Ma valise arrive peu de temps après, je l'attrape à deux mains, pour l'ôter du tapis roulant. En touchant le sol, elle émet un bruit sourd, étouffé par le brouhaha de la foule. Je tire sur la poignée pour la faire rouler en me dirigeant vers la sortie. Je marche en fixant droit devant moi, comme pour éviter des regards et des paroles malveillantes.

En passant les portes battantes qui mènent au hall d'entrée de l'aéroport, je me retrouve face à des centaines de personnes qui attendent impatiemment derrière une barrière. Je traverse l'allée d'un pas hésitant, en cherchant ma mère du regard. Nous ne nous sommes pas vues depuis ces trois derniers mois, et même si je ne me souviens plus de son visage, je pense pouvoir la reconnaitre.

À cette pensée, ma gorge se noue, mon pouls s'accélère, et même si je tente de ne pas céder à la panique, c'est compliqué. Je suis confrontée à l'inconnu depuis le premier jour. Je dois me familiariser avec un environnement, des habitudes et des personnes que je ne connais pas. Lorsqu'on réussit cette épreuve, on fait un grand pas en avant. Quand on doit la recommencer, c'est regarder le chemin de la réussite s'éloigner.

Même s'il s'agit de ma famille, c'est ce que je ressens... Nous n'avons pour le moment jamais été tous réunis, alors j'appréhende.
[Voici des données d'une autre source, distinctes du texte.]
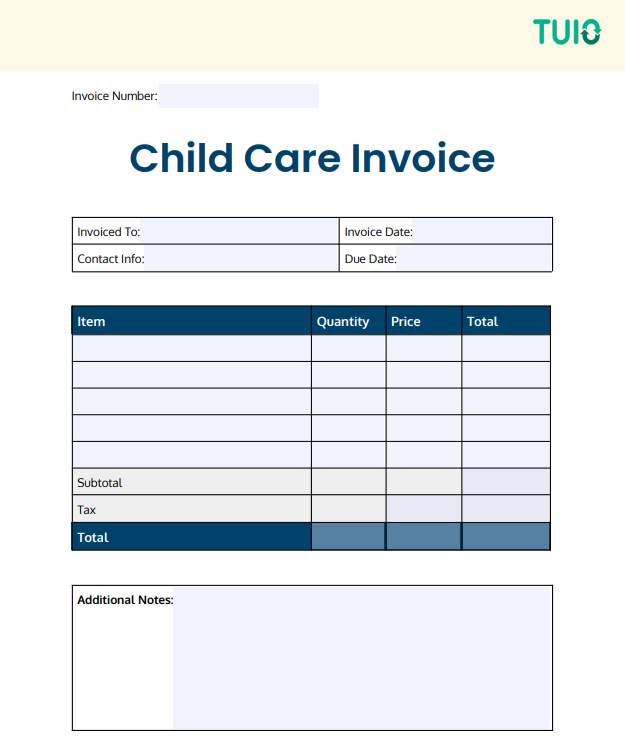 TUIO

Invoice Number:

Child Care Invoice

| Invoiced To: | Invoice Date: |
|---|---|
| Contact Info: | Due Date: |

| Item | Quantity | Price | Total |
|---|---|---|---|
| | | | |
| | | | |
| | | | |
| | | | |
| | | | |
| Subtotal | | | |
| Tax | | | |
| Total | | | |

Additional Notes:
Y aura-t-il des tensions ? Nous entendrons nous bien ? Me sentirais-je chez moi ?

Respire.

À quelques mètres de la sortie, je finis par l'apercevoir. Ses cheveux bruns sont attachés dans un chignon et sa main tient fermement son sac contre elle. Ses yeux parcourent la salle avec attention et lorsqu'ils se posent sur moi, diverses expressions défilent sur son visage. Soulagement. Peur. Inquiétude. Tout comme moi, à l'exception qu'elle réussit à me sourire.

- Salut, dis-je d'une voix peu assurée.

Elle devine facilement que cette situation m'angoisse autant qu'elle. Ses bras s'enroulent alors autour de moi et sa tête se pose sur mon épaule. Elle renifle discrètement et son parfum à la vanille envahit mes narines. En s'écartant, elle se pince les lèvres pour s'empêcher de pleurer et me prend ma valise des mains.

Je la suis en direction du parking en évitant ses yeux brillants qui me rendent encore plus nerveuse. Nous nous arrêtons devant une voiture, ayant sûrement le double de mon âge, si ce n'est plus. La peinture s'écaille à certains endroits, le rétroviseur tiens grâce à de l'adhésif et il nous a également fallu cinq minutes pour réussir à fermer le coffre.

- Tout s'est bien passé avec ta grand-mère ? demande finalement ma mère en attachant sa ceinture.

- Oui.

Un sourire effleure mes lèvres, ainsi qu'un pincement au cœur en me souvenant de ce matin. Mon sac comporte plus de nourriture que ses placards à gâteaux et avant de la quitter, elle m'a serré avec force dans ses bras. Tellement fort, que je me suis rendu compte que plus de quatre-vingt-dix jours s'étaient écoulés. Nous avons appris à vivre à deux et à présent, elle se retrouve seule.

Le trajet continue dans un silence total et déplaisant. Je m'installe confortablement dans mon siège pour regarder chaque goutte d'eau qui s'écrase sur ma vitre. Je les observe atterrir et glisser jusqu'à disparaitre de mon champ de vision. Puis, sans me soucier du reste, mes yeux se ferment.